A group of researchers, including several at Penn State University, has developed a computational model to streamline flood prediction in the continental USA. The team published their approach in Water Resources Research.
The Cooperative Institute for Research to Operations in Hydrology’s NOAA’s Cooperative Agreement, as well as the US Department of Energy, National Energy Research Scientific Computing Center and the California Department of Water Resources Atmospheric River Program, supported this research.
AI-powered flood model
The high-resolution differentiable hydrologic and routing model incorporates big data and physical readings – like data taken from river networks and river flow generation theories – into a system powered by artificial intelligence (AI) to simulate and predict water movement.

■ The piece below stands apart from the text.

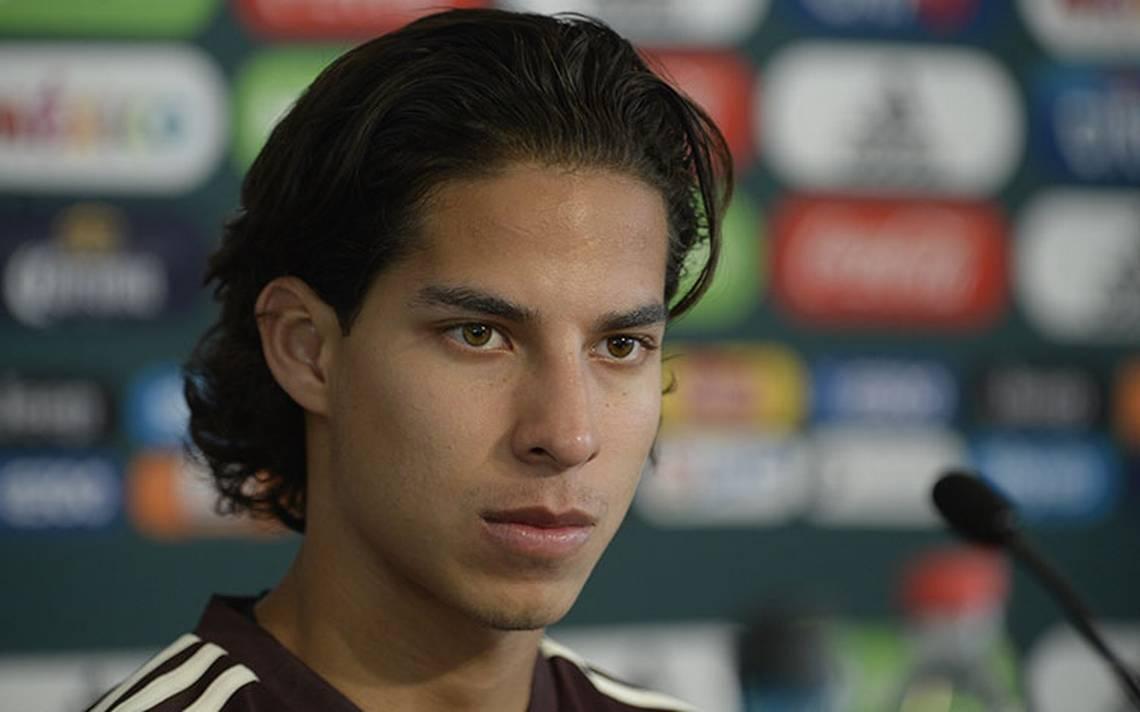Diego Lainez feliz de jugar con sus ídolos en el Tricolor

The team trained the model with a large dataset of streamflow information recorded from a total of 2,800 gauge stations – sites that measure streamflow in rivers – provided by the US Geological Survey, along with weather data and detailed basin information. Using 15 years’ worth of streamflow data, they tasked their model with predicting and creating a 40-year high-resolution streamflow simulation for river systems across the continental USA. They compared the simulation to the observed data, measuring the variance between the observations and the simulations. The researchers observed substantial improvements – overall by 30% – in streamflow prediction accuracy in approximately 4,000 gauge stations, which included the original 2,800 and additional gauge stations not included in the training data, compared to the current version of the NOAA’s National Water Model (NWM), especially in specific geological areas with unique structures.
“Our neural network approaches calibration by learning from the large datasets we have from past readings, while simultaneously considering the physics-based information from the NWM,” said Yalan Song, assistant research professor of civil and environmental engineering and a co-corresponding author on the paper. “This allows us to process large datasets very efficiently, without losing the level of detail a physics-based model provides, and at a higher level of consistency and reliability.”

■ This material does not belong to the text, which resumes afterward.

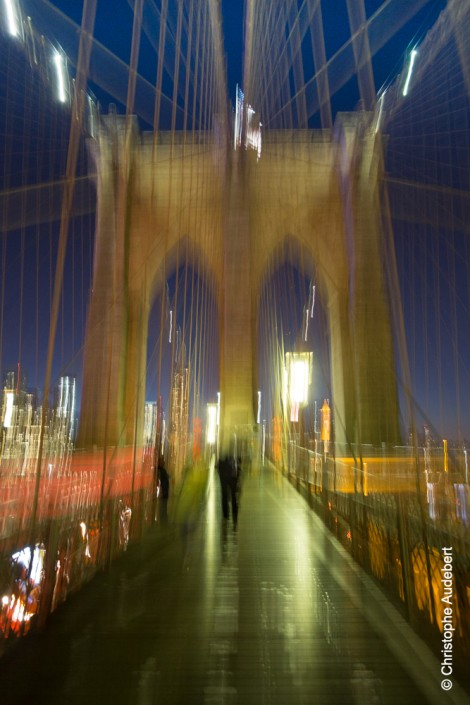 Passant sur Brooklyn Bridge, New York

According to Chaopeng Shen, professor of civil and environmental engineering at Penn State and co-corresponding author of the paper, their model is a candidate for use in the next generation framework of NWM that NOAA is developing to improve the standards of flood forecasting around the country. While not yet selected, Shen said their model is “highly competitive” as it is already coupled to this operational framework. However, it may still take time for model users to get comfortable with the AI component of the model, according to Shen, who explained that careful independent evaluations are required to demonstrate the model accuracy can be trusted even in untrained scenarios.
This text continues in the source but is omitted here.